The prices of three assets will drop at the end of the year.
par(mfrow = c(1,3))
plot4 <- ts.plot(gold, goldforcoc, lty = 1:4, col = c('red','blue'))
plot5 <- ts.plot(oil, oilforcoc,lty = 1:4, col = c('red','blue'))
plot6 <- ts.plot(yen, yenforcoc,lty = 1:4, col = c('red','blue'))
#30 Please calculate percentage between the price of each asset in February 2019 and their forecasted December 2019 prices. Which asset promises the highest rate of return?

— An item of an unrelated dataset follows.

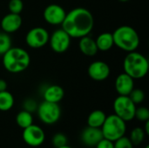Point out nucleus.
<instances>
[{"label": "nucleus", "mask_w": 149, "mask_h": 148, "mask_svg": "<svg viewBox=\"0 0 149 148\" xmlns=\"http://www.w3.org/2000/svg\"><path fill=\"white\" fill-rule=\"evenodd\" d=\"M128 97L131 99V100L135 105H139V104H141L144 101V99H145V93H144V92L141 89L134 88L133 91L128 95Z\"/></svg>", "instance_id": "b1692460"}, {"label": "nucleus", "mask_w": 149, "mask_h": 148, "mask_svg": "<svg viewBox=\"0 0 149 148\" xmlns=\"http://www.w3.org/2000/svg\"><path fill=\"white\" fill-rule=\"evenodd\" d=\"M87 72L93 80L104 81L110 76L111 70L107 63L101 60H96L89 65Z\"/></svg>", "instance_id": "f8f14e48"}, {"label": "nucleus", "mask_w": 149, "mask_h": 148, "mask_svg": "<svg viewBox=\"0 0 149 148\" xmlns=\"http://www.w3.org/2000/svg\"><path fill=\"white\" fill-rule=\"evenodd\" d=\"M52 142V145L54 147L58 148L63 147L65 145H67L68 140H67V137L65 134H64L62 133H58L53 135Z\"/></svg>", "instance_id": "a878e982"}, {"label": "nucleus", "mask_w": 149, "mask_h": 148, "mask_svg": "<svg viewBox=\"0 0 149 148\" xmlns=\"http://www.w3.org/2000/svg\"><path fill=\"white\" fill-rule=\"evenodd\" d=\"M100 129L103 138L114 142L126 134L127 122L113 113L107 116Z\"/></svg>", "instance_id": "39448f33"}, {"label": "nucleus", "mask_w": 149, "mask_h": 148, "mask_svg": "<svg viewBox=\"0 0 149 148\" xmlns=\"http://www.w3.org/2000/svg\"><path fill=\"white\" fill-rule=\"evenodd\" d=\"M146 135L147 134H146L144 129L142 127L137 126V127H134V129H132L128 138L134 146H139L144 141Z\"/></svg>", "instance_id": "4be33fe9"}, {"label": "nucleus", "mask_w": 149, "mask_h": 148, "mask_svg": "<svg viewBox=\"0 0 149 148\" xmlns=\"http://www.w3.org/2000/svg\"><path fill=\"white\" fill-rule=\"evenodd\" d=\"M23 19L20 14H14L9 12L1 20L0 26L3 31L10 34L17 31L22 26Z\"/></svg>", "instance_id": "ddd939ff"}, {"label": "nucleus", "mask_w": 149, "mask_h": 148, "mask_svg": "<svg viewBox=\"0 0 149 148\" xmlns=\"http://www.w3.org/2000/svg\"><path fill=\"white\" fill-rule=\"evenodd\" d=\"M106 118L107 115L102 110H94L87 117V126L95 128H101Z\"/></svg>", "instance_id": "6ab92c4d"}, {"label": "nucleus", "mask_w": 149, "mask_h": 148, "mask_svg": "<svg viewBox=\"0 0 149 148\" xmlns=\"http://www.w3.org/2000/svg\"><path fill=\"white\" fill-rule=\"evenodd\" d=\"M95 148H114L113 146V142L109 140H107L105 138H103L96 146Z\"/></svg>", "instance_id": "c756f323"}, {"label": "nucleus", "mask_w": 149, "mask_h": 148, "mask_svg": "<svg viewBox=\"0 0 149 148\" xmlns=\"http://www.w3.org/2000/svg\"><path fill=\"white\" fill-rule=\"evenodd\" d=\"M14 106V97L13 95L6 91L0 92V111L7 112L10 111Z\"/></svg>", "instance_id": "412c9836"}, {"label": "nucleus", "mask_w": 149, "mask_h": 148, "mask_svg": "<svg viewBox=\"0 0 149 148\" xmlns=\"http://www.w3.org/2000/svg\"><path fill=\"white\" fill-rule=\"evenodd\" d=\"M114 148H134V145L127 136H122L113 142Z\"/></svg>", "instance_id": "cd10ccee"}, {"label": "nucleus", "mask_w": 149, "mask_h": 148, "mask_svg": "<svg viewBox=\"0 0 149 148\" xmlns=\"http://www.w3.org/2000/svg\"><path fill=\"white\" fill-rule=\"evenodd\" d=\"M37 112L40 121L45 125H53L61 117V109L58 103L44 100L38 106Z\"/></svg>", "instance_id": "423d86ee"}, {"label": "nucleus", "mask_w": 149, "mask_h": 148, "mask_svg": "<svg viewBox=\"0 0 149 148\" xmlns=\"http://www.w3.org/2000/svg\"><path fill=\"white\" fill-rule=\"evenodd\" d=\"M65 96L64 89L58 85H50L43 92L44 100L52 103H59Z\"/></svg>", "instance_id": "dca6fc26"}, {"label": "nucleus", "mask_w": 149, "mask_h": 148, "mask_svg": "<svg viewBox=\"0 0 149 148\" xmlns=\"http://www.w3.org/2000/svg\"><path fill=\"white\" fill-rule=\"evenodd\" d=\"M71 39L72 38L61 28L52 32V34L49 38L48 44L54 52L64 53L69 49Z\"/></svg>", "instance_id": "9d476101"}, {"label": "nucleus", "mask_w": 149, "mask_h": 148, "mask_svg": "<svg viewBox=\"0 0 149 148\" xmlns=\"http://www.w3.org/2000/svg\"><path fill=\"white\" fill-rule=\"evenodd\" d=\"M103 139V134L100 128L88 126L86 127L80 135L82 143L89 147H95V146Z\"/></svg>", "instance_id": "2eb2a0df"}, {"label": "nucleus", "mask_w": 149, "mask_h": 148, "mask_svg": "<svg viewBox=\"0 0 149 148\" xmlns=\"http://www.w3.org/2000/svg\"><path fill=\"white\" fill-rule=\"evenodd\" d=\"M8 9L10 13L20 14L24 10V3L22 0H10L8 3Z\"/></svg>", "instance_id": "393cba45"}, {"label": "nucleus", "mask_w": 149, "mask_h": 148, "mask_svg": "<svg viewBox=\"0 0 149 148\" xmlns=\"http://www.w3.org/2000/svg\"><path fill=\"white\" fill-rule=\"evenodd\" d=\"M79 48L80 51L87 57H93L99 51L95 39L89 37L88 35L79 38Z\"/></svg>", "instance_id": "f3484780"}, {"label": "nucleus", "mask_w": 149, "mask_h": 148, "mask_svg": "<svg viewBox=\"0 0 149 148\" xmlns=\"http://www.w3.org/2000/svg\"><path fill=\"white\" fill-rule=\"evenodd\" d=\"M114 86L119 95L128 96L134 88V79L126 72H122L117 76Z\"/></svg>", "instance_id": "4468645a"}, {"label": "nucleus", "mask_w": 149, "mask_h": 148, "mask_svg": "<svg viewBox=\"0 0 149 148\" xmlns=\"http://www.w3.org/2000/svg\"><path fill=\"white\" fill-rule=\"evenodd\" d=\"M95 42H96L98 51H107L111 50L113 46L114 45L113 34L111 32L100 33L95 39Z\"/></svg>", "instance_id": "a211bd4d"}, {"label": "nucleus", "mask_w": 149, "mask_h": 148, "mask_svg": "<svg viewBox=\"0 0 149 148\" xmlns=\"http://www.w3.org/2000/svg\"><path fill=\"white\" fill-rule=\"evenodd\" d=\"M93 26V15L89 10L84 7H77L66 12L61 24L62 29L72 38H80L89 35Z\"/></svg>", "instance_id": "f257e3e1"}, {"label": "nucleus", "mask_w": 149, "mask_h": 148, "mask_svg": "<svg viewBox=\"0 0 149 148\" xmlns=\"http://www.w3.org/2000/svg\"><path fill=\"white\" fill-rule=\"evenodd\" d=\"M7 90V83L4 79H0V92Z\"/></svg>", "instance_id": "7c9ffc66"}, {"label": "nucleus", "mask_w": 149, "mask_h": 148, "mask_svg": "<svg viewBox=\"0 0 149 148\" xmlns=\"http://www.w3.org/2000/svg\"><path fill=\"white\" fill-rule=\"evenodd\" d=\"M114 45L120 50L130 52L136 51L140 44V37L138 32L129 25H121L115 29L112 33Z\"/></svg>", "instance_id": "20e7f679"}, {"label": "nucleus", "mask_w": 149, "mask_h": 148, "mask_svg": "<svg viewBox=\"0 0 149 148\" xmlns=\"http://www.w3.org/2000/svg\"><path fill=\"white\" fill-rule=\"evenodd\" d=\"M145 148H149V146H146V147Z\"/></svg>", "instance_id": "f704fd0d"}, {"label": "nucleus", "mask_w": 149, "mask_h": 148, "mask_svg": "<svg viewBox=\"0 0 149 148\" xmlns=\"http://www.w3.org/2000/svg\"><path fill=\"white\" fill-rule=\"evenodd\" d=\"M38 103L36 102L35 99H26L24 103H23V110H25L31 113H34V112H37V109H38Z\"/></svg>", "instance_id": "c85d7f7f"}, {"label": "nucleus", "mask_w": 149, "mask_h": 148, "mask_svg": "<svg viewBox=\"0 0 149 148\" xmlns=\"http://www.w3.org/2000/svg\"><path fill=\"white\" fill-rule=\"evenodd\" d=\"M3 65L10 73L24 72L31 64L29 53L21 47H10L3 55Z\"/></svg>", "instance_id": "f03ea898"}, {"label": "nucleus", "mask_w": 149, "mask_h": 148, "mask_svg": "<svg viewBox=\"0 0 149 148\" xmlns=\"http://www.w3.org/2000/svg\"><path fill=\"white\" fill-rule=\"evenodd\" d=\"M143 129H144L146 134H147V135H149V120L145 122V128H143Z\"/></svg>", "instance_id": "2f4dec72"}, {"label": "nucleus", "mask_w": 149, "mask_h": 148, "mask_svg": "<svg viewBox=\"0 0 149 148\" xmlns=\"http://www.w3.org/2000/svg\"><path fill=\"white\" fill-rule=\"evenodd\" d=\"M50 34L44 27H34L31 29L25 36L26 44L33 49L42 48L49 42Z\"/></svg>", "instance_id": "6e6552de"}, {"label": "nucleus", "mask_w": 149, "mask_h": 148, "mask_svg": "<svg viewBox=\"0 0 149 148\" xmlns=\"http://www.w3.org/2000/svg\"><path fill=\"white\" fill-rule=\"evenodd\" d=\"M16 123L22 129H24V128L30 126L31 125L33 124L32 113H31L25 110L20 111L16 116Z\"/></svg>", "instance_id": "aec40b11"}, {"label": "nucleus", "mask_w": 149, "mask_h": 148, "mask_svg": "<svg viewBox=\"0 0 149 148\" xmlns=\"http://www.w3.org/2000/svg\"><path fill=\"white\" fill-rule=\"evenodd\" d=\"M10 47H12V41L10 34L0 31V56H3Z\"/></svg>", "instance_id": "5701e85b"}, {"label": "nucleus", "mask_w": 149, "mask_h": 148, "mask_svg": "<svg viewBox=\"0 0 149 148\" xmlns=\"http://www.w3.org/2000/svg\"><path fill=\"white\" fill-rule=\"evenodd\" d=\"M137 119L139 121L141 122H146L149 120V110L146 106H141V107H136L135 110V115L134 119Z\"/></svg>", "instance_id": "bb28decb"}, {"label": "nucleus", "mask_w": 149, "mask_h": 148, "mask_svg": "<svg viewBox=\"0 0 149 148\" xmlns=\"http://www.w3.org/2000/svg\"><path fill=\"white\" fill-rule=\"evenodd\" d=\"M58 148H72V147H70V146H68V145H65V146H63V147H58Z\"/></svg>", "instance_id": "473e14b6"}, {"label": "nucleus", "mask_w": 149, "mask_h": 148, "mask_svg": "<svg viewBox=\"0 0 149 148\" xmlns=\"http://www.w3.org/2000/svg\"><path fill=\"white\" fill-rule=\"evenodd\" d=\"M120 2H121V3H126V2H128V1H130V0H119Z\"/></svg>", "instance_id": "72a5a7b5"}, {"label": "nucleus", "mask_w": 149, "mask_h": 148, "mask_svg": "<svg viewBox=\"0 0 149 148\" xmlns=\"http://www.w3.org/2000/svg\"><path fill=\"white\" fill-rule=\"evenodd\" d=\"M23 130L22 137L26 145L31 147H38L44 144L45 133L39 126L32 124Z\"/></svg>", "instance_id": "1a4fd4ad"}, {"label": "nucleus", "mask_w": 149, "mask_h": 148, "mask_svg": "<svg viewBox=\"0 0 149 148\" xmlns=\"http://www.w3.org/2000/svg\"><path fill=\"white\" fill-rule=\"evenodd\" d=\"M123 69L124 72L128 74L134 80L143 79L148 72V59L143 54L136 51L127 52L123 61Z\"/></svg>", "instance_id": "7ed1b4c3"}, {"label": "nucleus", "mask_w": 149, "mask_h": 148, "mask_svg": "<svg viewBox=\"0 0 149 148\" xmlns=\"http://www.w3.org/2000/svg\"><path fill=\"white\" fill-rule=\"evenodd\" d=\"M136 105L131 100L128 96L119 95L113 101L114 114L128 122L134 119Z\"/></svg>", "instance_id": "0eeeda50"}, {"label": "nucleus", "mask_w": 149, "mask_h": 148, "mask_svg": "<svg viewBox=\"0 0 149 148\" xmlns=\"http://www.w3.org/2000/svg\"><path fill=\"white\" fill-rule=\"evenodd\" d=\"M65 15V10L61 5L57 3H51L47 5L43 12L44 19L51 25H61Z\"/></svg>", "instance_id": "9b49d317"}]
</instances>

The price of gold decreases by 4.0% at the year end. The price of oil increases by 5.26% at the year end. (Highest rate of return) The price of yen increases by 0.17% at the year end.
gold_feb <- window(gold, start = c(2019,2))[[1]]

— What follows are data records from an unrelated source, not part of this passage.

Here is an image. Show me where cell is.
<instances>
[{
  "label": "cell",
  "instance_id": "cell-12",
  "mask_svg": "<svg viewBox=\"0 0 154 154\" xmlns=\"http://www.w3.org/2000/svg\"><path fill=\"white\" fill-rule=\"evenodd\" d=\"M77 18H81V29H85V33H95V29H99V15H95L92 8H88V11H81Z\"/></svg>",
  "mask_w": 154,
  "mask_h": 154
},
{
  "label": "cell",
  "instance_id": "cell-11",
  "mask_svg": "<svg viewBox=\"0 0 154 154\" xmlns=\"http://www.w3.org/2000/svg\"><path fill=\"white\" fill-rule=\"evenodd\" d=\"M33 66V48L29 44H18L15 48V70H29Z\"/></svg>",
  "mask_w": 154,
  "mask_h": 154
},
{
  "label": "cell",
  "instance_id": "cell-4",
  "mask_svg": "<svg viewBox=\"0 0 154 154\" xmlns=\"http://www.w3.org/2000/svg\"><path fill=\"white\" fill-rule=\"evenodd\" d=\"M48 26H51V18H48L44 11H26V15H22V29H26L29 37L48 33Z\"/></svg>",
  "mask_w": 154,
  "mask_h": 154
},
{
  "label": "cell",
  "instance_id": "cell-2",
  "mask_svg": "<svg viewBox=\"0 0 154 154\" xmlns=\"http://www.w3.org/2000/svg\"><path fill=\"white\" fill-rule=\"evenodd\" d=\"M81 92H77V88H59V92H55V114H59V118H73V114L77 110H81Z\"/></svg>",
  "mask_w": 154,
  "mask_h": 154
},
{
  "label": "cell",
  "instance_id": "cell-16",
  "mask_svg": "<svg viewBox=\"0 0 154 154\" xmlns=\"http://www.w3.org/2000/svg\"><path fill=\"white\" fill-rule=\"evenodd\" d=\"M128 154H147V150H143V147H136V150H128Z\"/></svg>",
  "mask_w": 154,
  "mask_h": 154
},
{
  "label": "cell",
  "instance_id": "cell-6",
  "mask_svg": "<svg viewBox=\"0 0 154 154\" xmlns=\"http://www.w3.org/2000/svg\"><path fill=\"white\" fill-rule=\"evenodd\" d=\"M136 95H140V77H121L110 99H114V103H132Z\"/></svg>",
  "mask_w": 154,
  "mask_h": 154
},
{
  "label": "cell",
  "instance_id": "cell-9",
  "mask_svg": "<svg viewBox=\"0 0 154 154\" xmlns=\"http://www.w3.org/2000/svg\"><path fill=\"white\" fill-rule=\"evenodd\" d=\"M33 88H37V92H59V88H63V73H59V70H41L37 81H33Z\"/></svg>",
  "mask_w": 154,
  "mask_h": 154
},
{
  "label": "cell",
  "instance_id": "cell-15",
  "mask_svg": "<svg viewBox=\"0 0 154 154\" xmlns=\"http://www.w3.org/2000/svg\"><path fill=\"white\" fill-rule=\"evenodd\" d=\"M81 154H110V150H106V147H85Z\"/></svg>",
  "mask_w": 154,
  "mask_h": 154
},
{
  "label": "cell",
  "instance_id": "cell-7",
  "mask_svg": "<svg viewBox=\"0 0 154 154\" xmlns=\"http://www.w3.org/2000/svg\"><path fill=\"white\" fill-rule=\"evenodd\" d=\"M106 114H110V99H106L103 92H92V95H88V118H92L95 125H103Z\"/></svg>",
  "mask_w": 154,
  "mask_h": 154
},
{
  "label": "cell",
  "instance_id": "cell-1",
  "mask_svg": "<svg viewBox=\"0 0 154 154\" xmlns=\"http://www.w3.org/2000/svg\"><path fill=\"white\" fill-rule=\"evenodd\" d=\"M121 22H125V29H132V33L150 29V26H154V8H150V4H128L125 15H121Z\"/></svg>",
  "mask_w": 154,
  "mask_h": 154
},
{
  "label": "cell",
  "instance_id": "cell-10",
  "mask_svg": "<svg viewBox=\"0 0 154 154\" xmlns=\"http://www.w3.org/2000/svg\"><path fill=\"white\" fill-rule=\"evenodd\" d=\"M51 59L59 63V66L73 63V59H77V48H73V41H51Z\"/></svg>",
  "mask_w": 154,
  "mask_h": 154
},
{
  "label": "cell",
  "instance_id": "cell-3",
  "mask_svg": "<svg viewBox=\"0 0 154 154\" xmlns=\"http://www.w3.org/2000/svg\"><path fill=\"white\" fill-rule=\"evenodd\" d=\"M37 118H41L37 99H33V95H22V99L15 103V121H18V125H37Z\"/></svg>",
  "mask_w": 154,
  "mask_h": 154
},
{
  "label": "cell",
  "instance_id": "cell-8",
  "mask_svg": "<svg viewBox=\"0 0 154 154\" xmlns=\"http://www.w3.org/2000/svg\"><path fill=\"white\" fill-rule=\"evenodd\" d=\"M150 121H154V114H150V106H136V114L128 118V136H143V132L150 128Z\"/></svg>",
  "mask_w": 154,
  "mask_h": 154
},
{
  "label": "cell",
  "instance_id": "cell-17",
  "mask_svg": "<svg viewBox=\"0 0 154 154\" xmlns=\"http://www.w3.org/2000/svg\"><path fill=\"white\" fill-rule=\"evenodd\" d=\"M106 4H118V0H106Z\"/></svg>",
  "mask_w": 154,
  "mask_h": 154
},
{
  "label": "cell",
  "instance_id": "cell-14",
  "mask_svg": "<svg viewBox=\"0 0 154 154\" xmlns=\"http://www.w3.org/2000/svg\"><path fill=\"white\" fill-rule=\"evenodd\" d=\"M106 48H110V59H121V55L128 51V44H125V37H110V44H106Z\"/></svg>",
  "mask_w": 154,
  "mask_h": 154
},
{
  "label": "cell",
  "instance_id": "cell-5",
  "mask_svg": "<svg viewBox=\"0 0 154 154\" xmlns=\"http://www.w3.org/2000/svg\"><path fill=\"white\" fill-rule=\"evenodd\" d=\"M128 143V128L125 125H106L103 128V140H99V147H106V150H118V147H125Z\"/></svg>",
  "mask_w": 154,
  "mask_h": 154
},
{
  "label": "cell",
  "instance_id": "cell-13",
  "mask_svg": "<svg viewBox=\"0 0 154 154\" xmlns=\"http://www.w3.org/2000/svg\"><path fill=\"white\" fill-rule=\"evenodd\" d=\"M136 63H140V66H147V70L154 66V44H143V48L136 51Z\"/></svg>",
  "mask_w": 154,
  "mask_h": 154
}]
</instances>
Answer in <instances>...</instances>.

gold_dec <- goldforcoc[[10]]
gold_perc <- gold_feb/gold_dec; gold_perc # decrease by 4.0%.
## [1] 1.039843
oil_feb <- window(oil, start = c(2019,2))[[1]]
oil_dec <- oilforcoc[[10]]
oil_perc <- oil_feb/oil_dec; oil_perc # increase by 5.26%.
## [1] 0.9474179
yen_feb <- window(yen, start = c(2019,2))[[1]]
yen_dec <- yenforcoc[[10]]
yen_perc <- yen_feb/yen_dec; yen_perc # increase by 0.17%.
## [1] 0.9992394